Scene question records
START
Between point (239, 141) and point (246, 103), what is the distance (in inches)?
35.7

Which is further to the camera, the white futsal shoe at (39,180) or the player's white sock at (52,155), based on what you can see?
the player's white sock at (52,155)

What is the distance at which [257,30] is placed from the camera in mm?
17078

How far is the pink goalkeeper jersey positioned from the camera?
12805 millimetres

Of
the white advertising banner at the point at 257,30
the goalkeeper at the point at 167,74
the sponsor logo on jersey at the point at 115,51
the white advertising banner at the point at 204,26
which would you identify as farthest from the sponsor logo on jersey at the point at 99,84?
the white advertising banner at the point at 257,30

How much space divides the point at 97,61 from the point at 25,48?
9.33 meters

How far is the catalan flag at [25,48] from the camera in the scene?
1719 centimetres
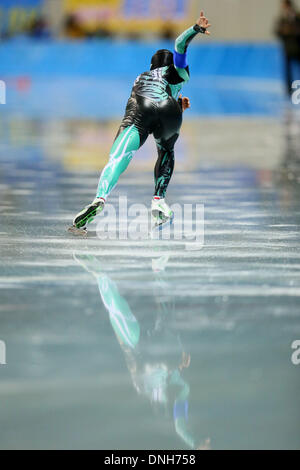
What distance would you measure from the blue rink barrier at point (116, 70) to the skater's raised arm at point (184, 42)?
16679 millimetres

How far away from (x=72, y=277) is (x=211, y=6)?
37403 mm

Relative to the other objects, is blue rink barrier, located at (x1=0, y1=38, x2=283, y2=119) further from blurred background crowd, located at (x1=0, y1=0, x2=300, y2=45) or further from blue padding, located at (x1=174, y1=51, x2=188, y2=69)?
blue padding, located at (x1=174, y1=51, x2=188, y2=69)

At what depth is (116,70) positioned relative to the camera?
35.6m

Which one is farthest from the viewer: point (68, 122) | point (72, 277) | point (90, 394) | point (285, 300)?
point (68, 122)

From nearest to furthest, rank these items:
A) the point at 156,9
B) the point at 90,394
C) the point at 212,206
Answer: the point at 90,394 → the point at 212,206 → the point at 156,9

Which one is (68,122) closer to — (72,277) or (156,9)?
(72,277)

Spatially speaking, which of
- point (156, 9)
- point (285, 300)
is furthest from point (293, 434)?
point (156, 9)

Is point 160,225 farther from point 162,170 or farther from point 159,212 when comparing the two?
point 162,170

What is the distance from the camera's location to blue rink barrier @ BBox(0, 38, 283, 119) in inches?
1015

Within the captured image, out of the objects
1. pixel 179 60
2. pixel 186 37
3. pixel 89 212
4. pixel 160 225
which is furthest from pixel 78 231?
pixel 186 37

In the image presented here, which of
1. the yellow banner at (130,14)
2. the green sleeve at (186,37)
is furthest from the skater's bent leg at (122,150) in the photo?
the yellow banner at (130,14)

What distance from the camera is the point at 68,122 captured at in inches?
700

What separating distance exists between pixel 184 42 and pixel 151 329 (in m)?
3.04

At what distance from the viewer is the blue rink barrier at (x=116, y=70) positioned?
84.6ft
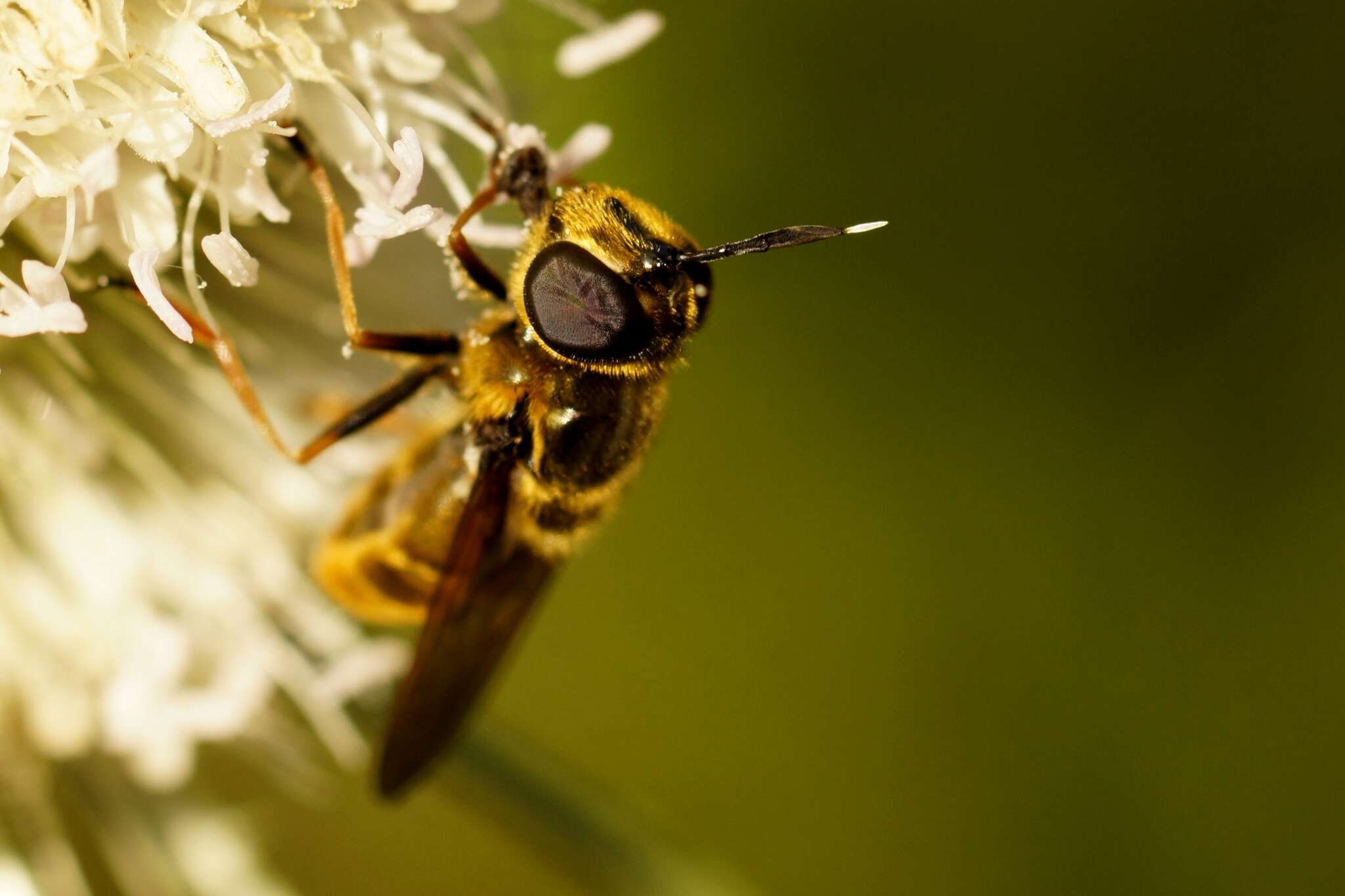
END
**To be done**
Write out every line of the records above as a numbered list, skipping blank lines. Leave the pictures out.

**Answer in full**
1. Between point (239, 141) and point (246, 103), what is the distance (in inches)?
2. 35.7
3. Which is further to the camera, the white futsal shoe at (39,180) or the player's white sock at (52,155), based on what you can see?
4. the player's white sock at (52,155)
5. What is the distance at which [257,30] is placed from the camera in mm?
6. 17078
7. How far is the pink goalkeeper jersey positioned from the camera?
8. 12805 millimetres
9. Of
10. the white advertising banner at the point at 257,30
11. the goalkeeper at the point at 167,74
12. the sponsor logo on jersey at the point at 115,51
13. the white advertising banner at the point at 204,26
14. which would you identify as farthest from the sponsor logo on jersey at the point at 99,84?
15. the white advertising banner at the point at 257,30
16. How much space divides the point at 97,61 from the point at 25,48?
17. 9.33 meters
18. How far is the catalan flag at [25,48] from the camera in the scene?
19. 1719 centimetres
20. What distance would you measure from the blue rink barrier at point (116, 70) to the skater's raised arm at point (184, 42)?
21. 16679 millimetres
22. How far away from (x=72, y=277) is (x=211, y=6)?
23. 37403 mm
24. Relative to the other objects, is blue rink barrier, located at (x1=0, y1=38, x2=283, y2=119) further from blurred background crowd, located at (x1=0, y1=0, x2=300, y2=45) or further from blue padding, located at (x1=174, y1=51, x2=188, y2=69)?
25. blue padding, located at (x1=174, y1=51, x2=188, y2=69)
26. At what depth is (116,70) positioned relative to the camera?
27. 35.6m
28. Which one is farthest from the viewer: point (68, 122) | point (72, 277) | point (90, 394) | point (285, 300)?
29. point (68, 122)
30. From nearest to furthest, rank these items:
31. A) the point at 156,9
32. B) the point at 90,394
33. C) the point at 212,206
34. Answer: the point at 90,394 → the point at 212,206 → the point at 156,9
35. Which one is (68,122) closer to — (72,277) or (156,9)?
36. (72,277)
37. Spatially speaking, which of
38. - point (156, 9)
39. - point (285, 300)
40. is furthest from point (293, 434)?
41. point (156, 9)
42. Is point 160,225 farther from point 162,170 or farther from point 159,212 when comparing the two?
43. point 162,170
44. What is the distance from the camera's location to blue rink barrier @ BBox(0, 38, 283, 119) in inches?
45. 1015
46. Within the captured image, out of the objects
47. 1. pixel 179 60
48. 2. pixel 186 37
49. 3. pixel 89 212
50. 4. pixel 160 225
51. which is furthest from pixel 78 231?
52. pixel 186 37
53. In the image presented here, which of
54. 1. the yellow banner at (130,14)
55. 2. the green sleeve at (186,37)
56. is furthest from the skater's bent leg at (122,150) in the photo?
57. the yellow banner at (130,14)
58. What distance from the camera is the point at 68,122 captured at in inches?
59. 700
60. What separating distance exists between pixel 184 42 and pixel 151 329 (in m)?
61. 3.04
62. At what distance from the viewer is the blue rink barrier at (x=116, y=70) positioned?
63. 84.6ft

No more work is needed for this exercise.